Distante pero no distinto, nos preguntaríamos hoy
si algo bueno puede venir de un indocumentado,
de un villero,
de quien no tiene nuestro color,
quien no vive en nuestro barrio
o de quien no es cristiano como nosotros decimos ser.

Jesús no abandonó Nazaret, esa tierra desprestigiada,
-ese conurbano de entonces-
más que una sola vez; lo hizo para ir a tierras paganas,
donde supo de la comprensión que no había recibido
entre los suyos. Pero no se quedó allí:

volvió para pagar el precio de no ser profeta
en su propia tierra, volvió para consolar, para sanar:
volvió por compasión, no por interés.

Jesús ni siquiera fue a Jerusalén para discutir sus planes con los poderosos,
como le aconsejaba hasta su propia familia;
ellos, los funcionarios del poder político y religioso,
distribuían los cargos, impartían las enseñanzas,
legislaban para los demás:
dominaban sobre los ellos.

Humanamente hablando, hubiese sido estratégico ir allí,
allí, en los lobies de la política, los del poder,
allí donde se cambia el sacrificio por la negociación,
la denuncia por la complicidad,
la verdad y el bien común por el propio interés…
allí donde tanto hacemos por llegar a estar.
allí donde la iglesia no debería estar jamás.

Una sola vez estuvo en el ámbito castrense,
estuvo entre soldados,
pero ni bendiciendo las armas
ni avalando sus instituciones,
fue llevado: no invitado; escupido, no honrado.

Una sola vez entró en la casa del gobernador,
pero no fue para sentarse a su mesa,
ni para ser besado en la mano,
no fue siquiera a defenderse;
fue a salvarnos padeciendo,
fue como acusado, no como invitado,
salió condenado, no condecorado.

Tampoco apeló a la justicia,
entonces, como suele ser ahora,
no había justicia para un pobre cristo,
sólo había justicia para justificar el poder.

Su forma de reinar, final y consecuentemente,
se sella y corrobora en la cruz,
en el patíbulo de los criminales de entonces,
y allí, sobre su corona de espinas,
había un cartel que en tres idiomas lo proclamaba rey.

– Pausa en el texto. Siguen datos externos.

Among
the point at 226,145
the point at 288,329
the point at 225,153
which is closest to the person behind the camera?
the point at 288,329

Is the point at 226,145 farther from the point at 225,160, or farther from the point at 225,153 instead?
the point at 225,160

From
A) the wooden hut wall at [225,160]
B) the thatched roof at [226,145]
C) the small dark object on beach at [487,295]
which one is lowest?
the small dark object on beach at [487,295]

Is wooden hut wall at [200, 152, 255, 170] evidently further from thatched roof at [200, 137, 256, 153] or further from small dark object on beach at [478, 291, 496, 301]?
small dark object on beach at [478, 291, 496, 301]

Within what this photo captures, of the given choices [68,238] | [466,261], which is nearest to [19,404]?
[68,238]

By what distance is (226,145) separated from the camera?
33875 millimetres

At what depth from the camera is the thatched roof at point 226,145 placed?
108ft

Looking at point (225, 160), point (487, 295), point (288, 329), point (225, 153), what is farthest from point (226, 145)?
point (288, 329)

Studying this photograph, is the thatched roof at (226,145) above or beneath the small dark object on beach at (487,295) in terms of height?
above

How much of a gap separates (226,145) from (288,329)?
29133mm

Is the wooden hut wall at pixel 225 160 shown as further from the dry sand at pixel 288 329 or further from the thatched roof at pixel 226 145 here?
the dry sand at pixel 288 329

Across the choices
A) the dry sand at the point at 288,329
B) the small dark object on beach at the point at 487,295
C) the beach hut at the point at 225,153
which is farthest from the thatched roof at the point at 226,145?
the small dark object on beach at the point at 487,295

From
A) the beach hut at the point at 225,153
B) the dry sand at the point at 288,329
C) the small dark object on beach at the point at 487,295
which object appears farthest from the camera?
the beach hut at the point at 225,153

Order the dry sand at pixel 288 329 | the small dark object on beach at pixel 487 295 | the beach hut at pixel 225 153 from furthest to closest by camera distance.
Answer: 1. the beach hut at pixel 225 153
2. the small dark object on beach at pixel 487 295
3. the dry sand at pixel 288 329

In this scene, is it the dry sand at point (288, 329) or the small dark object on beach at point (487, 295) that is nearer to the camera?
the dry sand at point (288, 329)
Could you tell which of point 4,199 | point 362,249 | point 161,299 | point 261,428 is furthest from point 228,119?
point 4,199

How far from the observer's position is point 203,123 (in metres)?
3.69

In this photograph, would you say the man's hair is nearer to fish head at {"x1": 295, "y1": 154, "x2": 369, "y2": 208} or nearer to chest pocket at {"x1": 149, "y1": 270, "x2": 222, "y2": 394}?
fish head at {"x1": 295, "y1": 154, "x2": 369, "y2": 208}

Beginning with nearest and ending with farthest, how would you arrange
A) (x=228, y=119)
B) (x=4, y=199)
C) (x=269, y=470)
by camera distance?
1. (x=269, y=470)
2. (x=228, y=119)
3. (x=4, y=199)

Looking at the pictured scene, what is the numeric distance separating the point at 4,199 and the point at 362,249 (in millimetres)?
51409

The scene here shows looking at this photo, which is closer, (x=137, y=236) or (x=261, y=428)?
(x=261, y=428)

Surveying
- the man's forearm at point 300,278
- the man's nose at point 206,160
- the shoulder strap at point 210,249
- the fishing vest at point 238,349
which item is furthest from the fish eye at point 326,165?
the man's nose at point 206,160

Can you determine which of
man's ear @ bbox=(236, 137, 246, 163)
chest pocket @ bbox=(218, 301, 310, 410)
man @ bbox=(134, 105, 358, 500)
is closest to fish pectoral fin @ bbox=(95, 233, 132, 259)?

Libre se sentaba entre pecadores y marginados;
crucificado, muere entre ellos y, en su gesto final,
es a un ladrón a quien acoge como primer huésped
de su resurrección,
como primer habitante de ese reino que inaugura allí,
en la cruz, allí, en la entrega de sí.

Así se cumplió el peregrinaje de Jesús,
la misión que se enmarcó entre dos tentaciones
de usar el poder para su propia realización,
la misión que se extendió desde el desierto
donde fue tentado con las palabras de satanás:
“te haré rey sobre todas las naciones”,

hasta la tentación final en la misma cruz:
“si eres rey, sálvate a ti mismo y baja de la cruz”:
la tentación de un reinado sin cruz,
de un amor sin sacrificio,
la de un Dios sin humanidad.

Tal fue su marcha hacia su coronación,
y así, en lo más inaparente, aparece Dios,
su presencia y su reino de compasión.

Y así, yendo hacia cada pobre cristo como él,
nos invita a entrar en su reino,
el del último lugar en el banquete de este mundo,

nos invita a reinar sirviendo, como reinó él,
despojándonos de todo poder, como se despojó él.